Microsoft will be releasing a Windows Update in a couple of hours to address a vulnerability that has been getting a growing amount of press and has also seen an increasing number of attempts to exploit the vulnerability. Announced late last Thursday evening, the Microsoft Security Response Center stated that the release would occur at 10 AM PDT today.
We are releasing the bulletin as we’ve completed the required testing and the update has achieved the appropriate quality bar for broad distribution to customers. Additionally, we’re able to confirm that, in the past few days, we’ve seen an increase in attempts to exploit the vulnerability. We firmly believe that releasing the update out of band is the best thing to do to help protect our customers.

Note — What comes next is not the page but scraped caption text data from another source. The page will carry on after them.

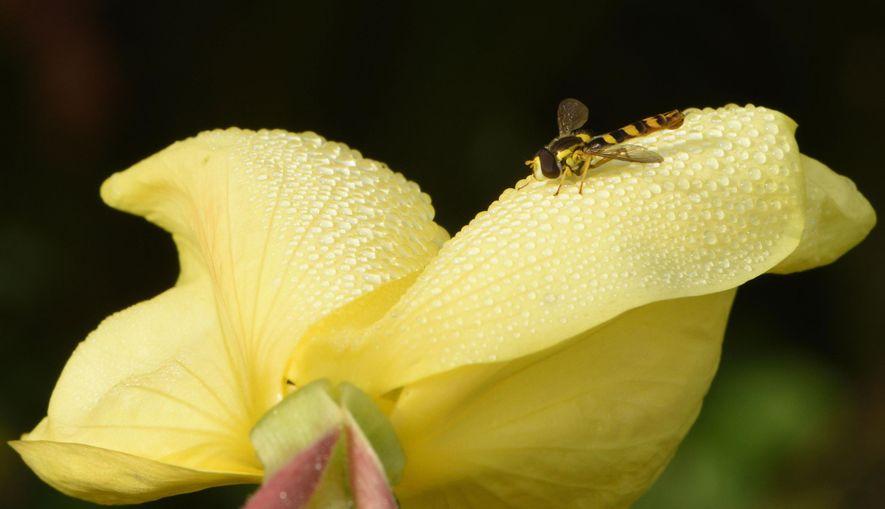 Una mosca marrón y amarilla descansa sobre una onagra cubierta de gotas de rocío en el ...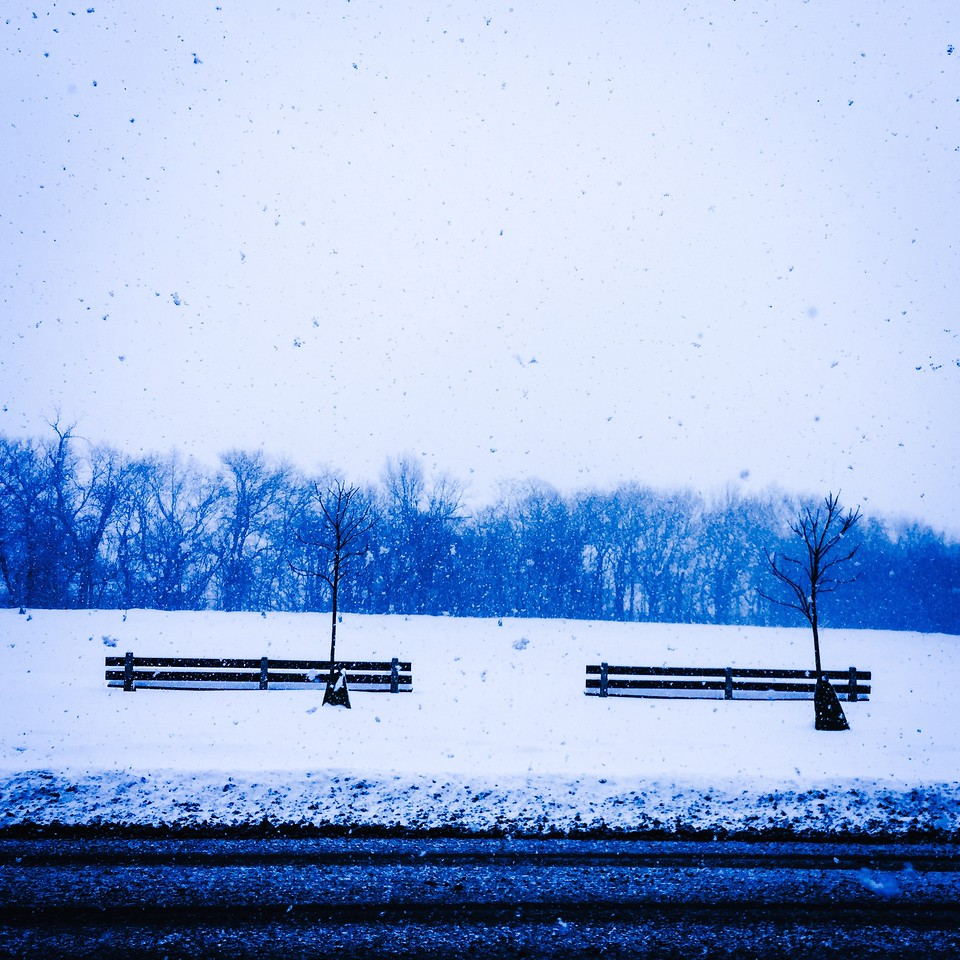 Park benches and trees, falling snow. Columbus Park, Chicago, Illinois.<br /> IMG_3288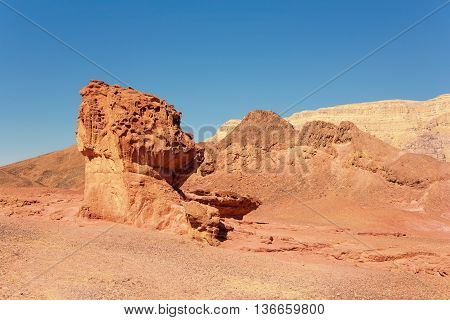 The Mushroom and the Half - Sandstone geological attraction in Timna Park Israel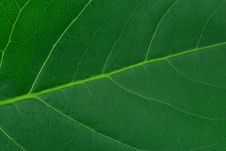 Free Macro Of Leaf Stock Photos - 5789443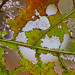 holy leaf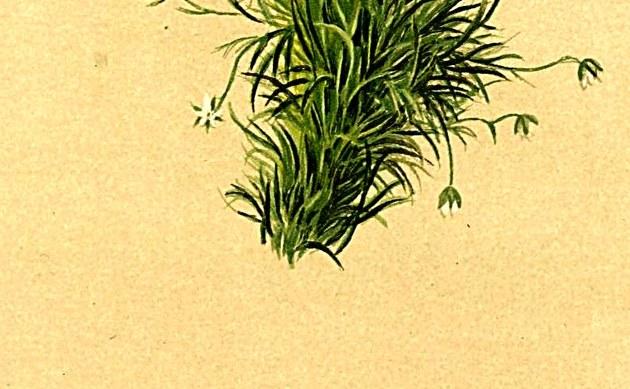 <b>Alpen-Mastkraut - <i>Sagina saginoides</i></b>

The vulnerability is travelling by USB drive and network shares by means of a vulnerability in the way Windows displays shortcut icons.
The vulnerability exists because Windows incorrectly parses shortcuts in such a way that malicious code may be executed when the icon of a specially crafted shortcut is displayed. This vulnerability can be exploited locally through a malicious USB drive, or remotely via network shares and WebDAV. An exploit can also be included in specific document types that support embedded shortcuts.
You might find it interesting to visit the Microsoft Malware Protection Center to view their report on how malware is using the vulnerability and the geographic hotspots for the exploit attempts.
Because of the dangers of this vulnerability and the increased attempts to exploit it, it is recommended that you update your computers immediately.